The second question: What does it mean to be pro-Bible?
Many who are pro-gun pride themselves on their connection to the Bible.
I invite them to study the Bible with me.
• Come study the story of Cain and Abel. Abel’s bloods — yes, bloods, in the plural — cry to God from the ground. Bloods plural because when Cain killed Abel, he not only killed Abel, but also all his descendants. (None of the children killed in school shootings over the years will have children, much less descendants. Get your mind around that, pro-lifers.)
• Come study the story of Sodom and Gomorrah. Learn the story of a society that surrendered its soul to bloodshed and cruelty — and suffered horrific circumstances.
• Come study the Sixth Commandment — lo tirtzach — you shall not murder.
• Come study Leviticus 19 — you shall not stand idly by your neighbor’s blood.
• Come study the words of the Prophet Isaiah:
“Every head is ailing, and every heart is sick.
From head to foot, no spot is sound.
All bruises and welts, and festering sores …
When you lift up your hands, I will turn my eyes away from you;
Though you pray at length, I will not listen.
Your hands are stained with crime.”
Those hands are your hands — stained with the blood money of the National Rifle Association. Deal with it.

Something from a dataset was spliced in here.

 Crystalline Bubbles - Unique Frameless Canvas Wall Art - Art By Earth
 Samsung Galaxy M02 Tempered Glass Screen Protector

Ask God for forgiveness.
Come study with me the words of this week’s Torah portion. It is arguably the most horrific verse in the entire Torah. It refers to the consequences of destruction in the northern kingdom of Israel. It contains a curse so despicable there is a tradition to read it in a whisper:
“You shall eat the flesh of your sons and the flesh of your daughters”
Yes, things would become so bad the ancient Israelites would have to resort to the unspeakable and the unthinkable. (It would not be the last time this happened in history. It happened during Stalin’s forced famine in Ukraine.)

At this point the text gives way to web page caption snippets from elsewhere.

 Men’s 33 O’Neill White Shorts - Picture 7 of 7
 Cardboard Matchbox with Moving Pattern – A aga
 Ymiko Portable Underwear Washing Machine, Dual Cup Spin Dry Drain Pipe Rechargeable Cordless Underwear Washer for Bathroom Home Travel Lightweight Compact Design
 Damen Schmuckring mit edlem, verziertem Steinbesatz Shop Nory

The pro-gun lobby in this nation is inviting us to devour the flesh of our sons and of our daughters.
Yesterday, President Joe Biden had God on his lips. “When in God’s name are we going to stand up to the gun lobby?”
He is right. Any coherent reading of the biblical text — both testaments — would force us to say the same thing. To be a religious individual, to act in God’s name, is to stand against those who seduce us into the kingdom of death.

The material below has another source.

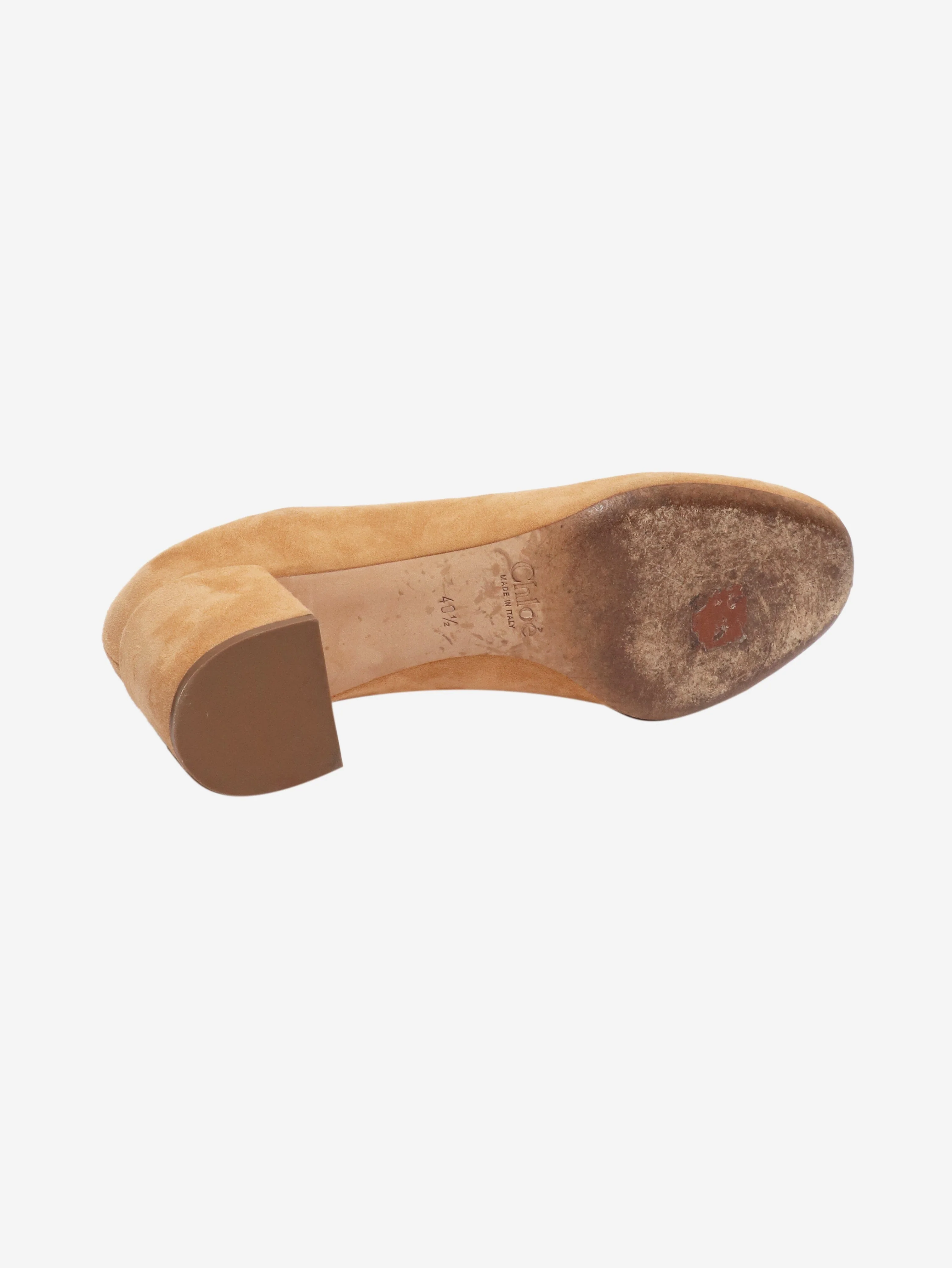 Beige Lauren suede scalloped-edge pumps - size EU 40.5 - Image 5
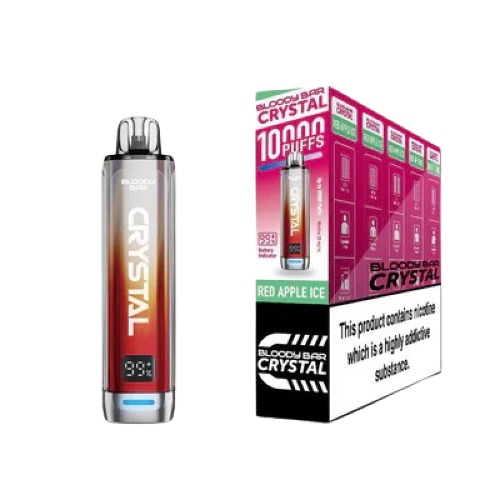 Bloody Bar Crystal 10000 Prefilled Pod Vape Kit 20mg - Image 9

You know that sweet, beautiful town in Connecticut — New Canaan?
The ancient Canaanites supposedly offered their children as human sacrifices and burned their children as offerings to the god Molech.
We are the New Canaan. A “modern” version of an ancient culture that sacrificed its children to Molech. That Molech is the gun lobby.
The Torah revolution was the revolution that said “no” to child sacrifice.
Until we engage in that revolution, in our time, we are idolaters.
Welcome to New Canaan.
(The views expressed in this opinion piece do not necessarily reflect those of Religion News Service.)